Edit: Windows seems to actually send RST only when the client received data after queueing send RST. It doesn't reset the connection if the server FINs.
const net = require('net');
const server = net.createServer({ allowHalfOpen: true }, socket => {
setTimeout(() => socket.write('passes'), 100);
setTimeout(() => socket.write('fails'), 200);
});
server.listen(() => {
const socket = net.connect(server.address().port, '127.0.0.1');
socket.pipe(process.stdout);
socket.once('connect', () => {
socket.end(() => socket.resetAndDestroy());
});
socket.once('close', () => server.close());
});
If I'm reading libuv right, it seems like a macOS preference? ~~Edit: and possibly Windows?~~ edited comment above
So far Jenkins also says that
node:events:485
throw er; // Unhandled 'error' event
^
Error [ERR_HTTP2_STREAM_ERROR]: Stream closed with error code NGHTTP2_CANCEL
at Http2Stream.onStreamClose (node:internal/http2/core:554:15)
Emitted 'error' event on ServerHttp2Stream instance at:
at emitErrorNT (node:internal/streams/destroy:170:8)
at emitErrorCloseNT (node:internal/streams/destroy:129:3)
at process.processTicksAndRejections (node:internal/process/task_queues:90:21) {
code: 'ERR_HTTP2_STREAM_ERROR'
}
Node.js v23.0.0-pre
http2-pipe fails only on latest Fedora (but last-latest passes!) and RHEL 8 (but RHEL 9 passes!)
http2-respond-with-file-connection-abort fails on smartos and
linux-containered -> ubuntu2204_sharedlibs_shared_x64
The above fails on aix too, additionally http2-session-unref fails with a timeout.
http2-server-close-callback also fails on Windows with the same ECONNRESET error in this PR. But only with vs2022, vs2019 passes.
I have an idea how to solve the macOS problem preferring RST in the recv queue. We can just ignore ECONNRESET in socketOnError and let socketOnClose handle it. It does not matter if the endpoint sent TCP FIN prematurely or TCP RST.
Okay, now it should work. However I still don't know why test-http2-session-unref timeouted on aix or test-http2-pipe failed on fedora-latest.
Another question remains: what error to use in the HTTP/2 layer when we get premature close? There's CONNECT_ERROR for CONNECT methods but there's no equivalent for non-CONNECT methods :( Currently the default is NGHTTP2_INTERNAL_ERROR. HTTP/3 has H3_CLOSED_CRITICAL_STREAM but there's no equivalent for HTTP/2
I managed to install latest SmartOS and overcome this and in deps/v8/src/base/platform/platform-tools.cc rename sys/m1man.h to sys/mman.h otherwise it wouldn't compile.

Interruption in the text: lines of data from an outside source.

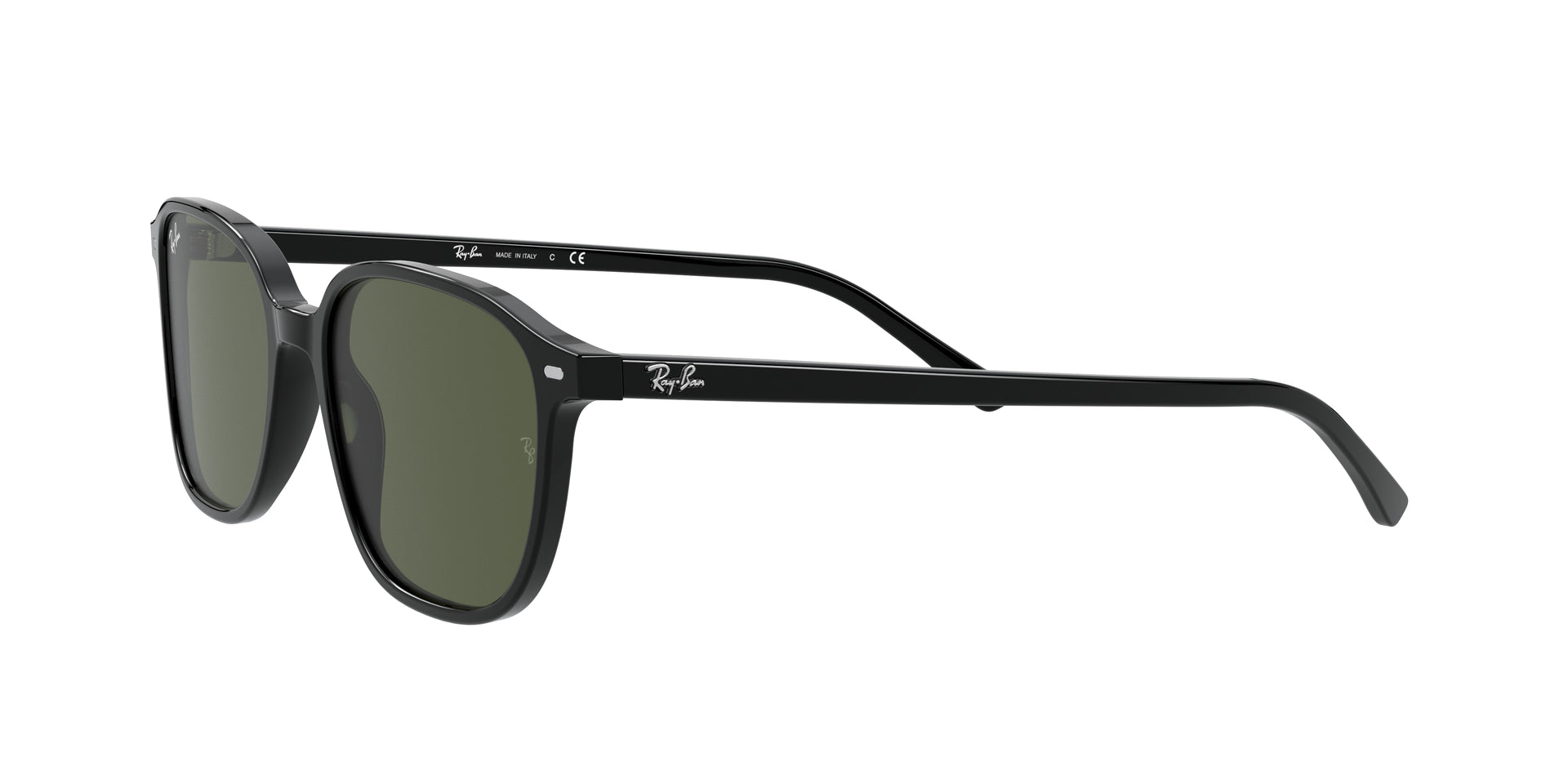 Ray-Ban Leonard RB2193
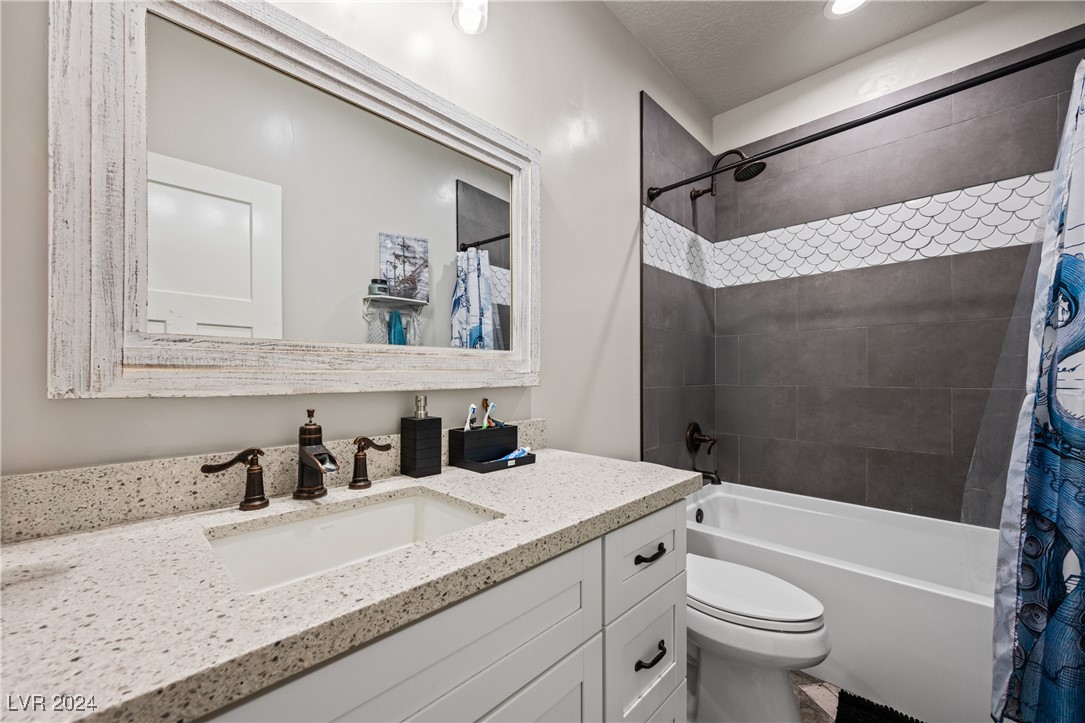 2630 Yamashita Street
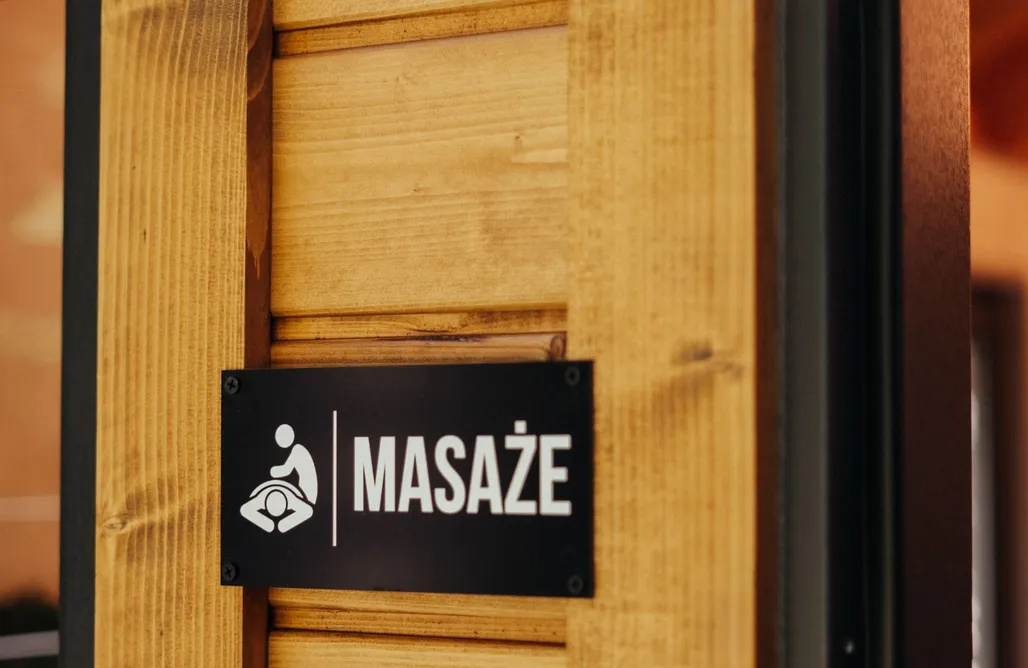 Fajne Miejsca na Wakacje w Polsce Honey House Wierchy  1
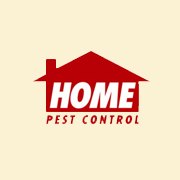 Home Pest Control of Middle TN, Inc.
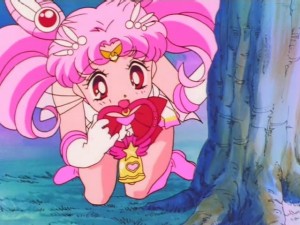 screenshot-anime-sailor-moon-super-s-episode-130-520.jpg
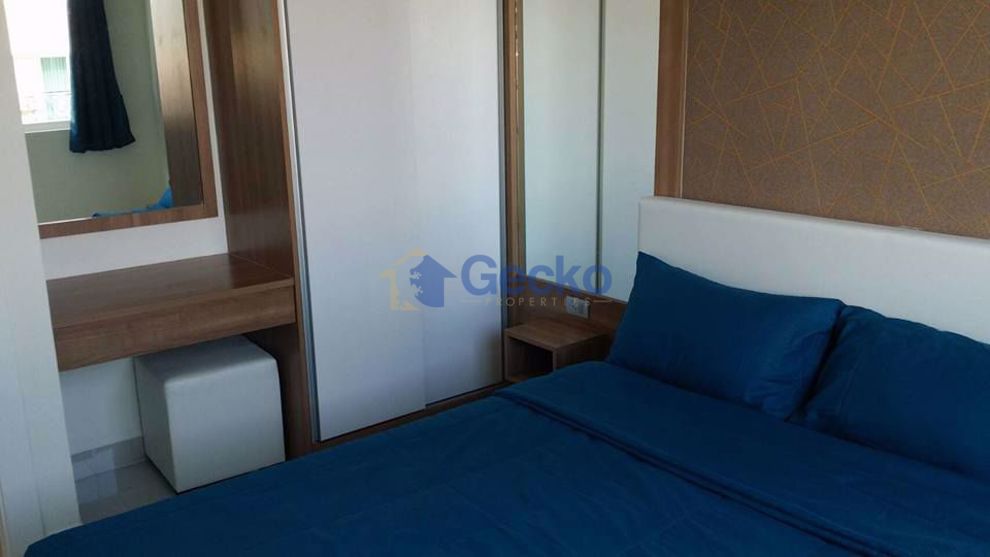 GKP-C004719 (Photo 2)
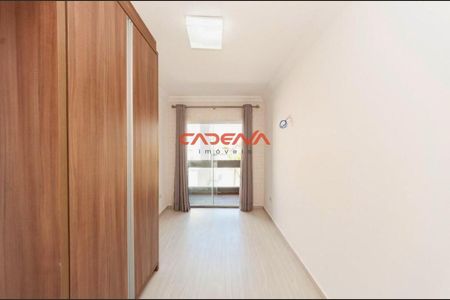 11_photo/94dce4c247.d5f7c50de90aa6ff-ATLAS-93dc1d1b-cafb-4670-8a3b-4564b5f825a0.jpg de casa para alugar com 3 quartos, 118m² em Rebouças, Curitiba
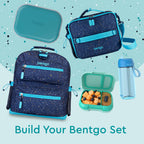 Chill Kids Lunch Box - Personalized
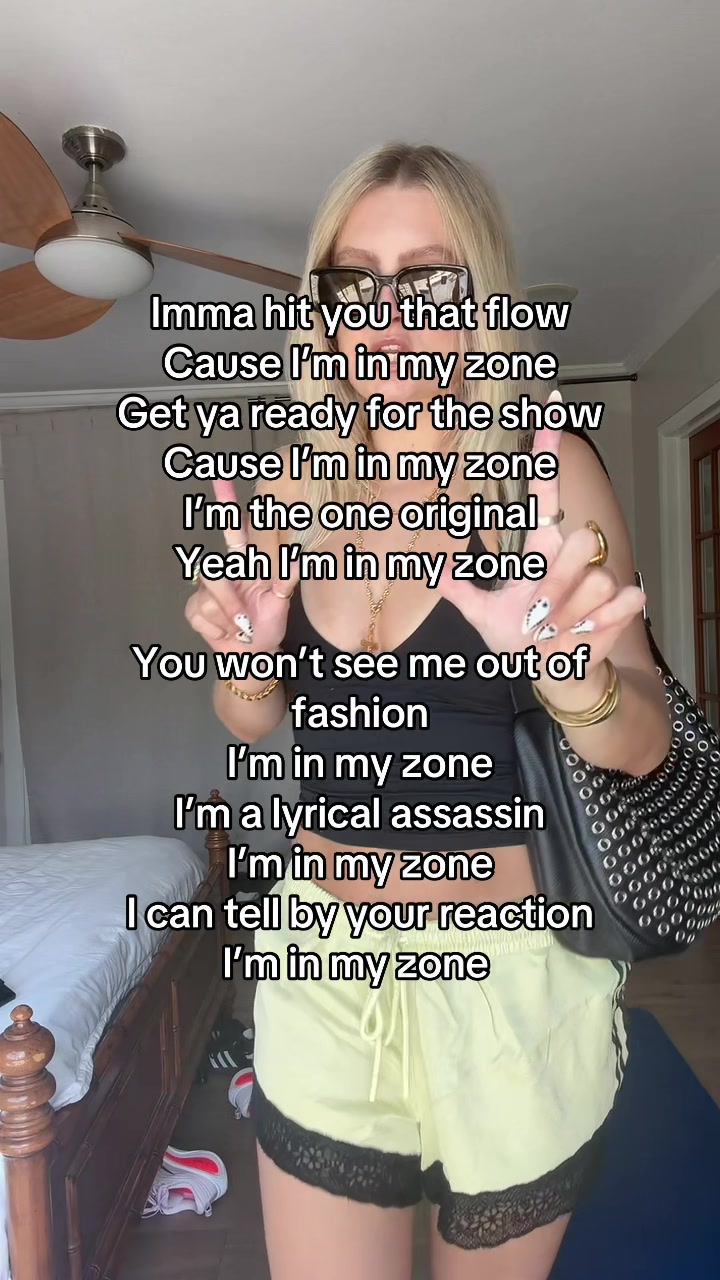 @poppy.pbaskcomb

However running make -j 12 I still encounter the GCC compiler bug where it leaks memory and crashes (on some other distros it segfaults). I managed to install clang 18 as I don't have that problem there, but clang refuses to compile with gnu++20 on SmartOS and I have no idea how to install LLVM's libc. I give up manually testing on SmartOS.
aix requires an IBM account and solaris requires an Oracle account and I don't have those. Those aren't freely available so I won't manually test those.
I tested manually on RHEL 8 (Rocky Linux flavor) and it passed, macOS passes as well, I'll test on Fedora latest. If it passes on Fedora latest, I'm fixing that single lint error, the first commit name and it's good to go. If there any other CI errors that I'm not able to reproduce, somebody else would need to take over.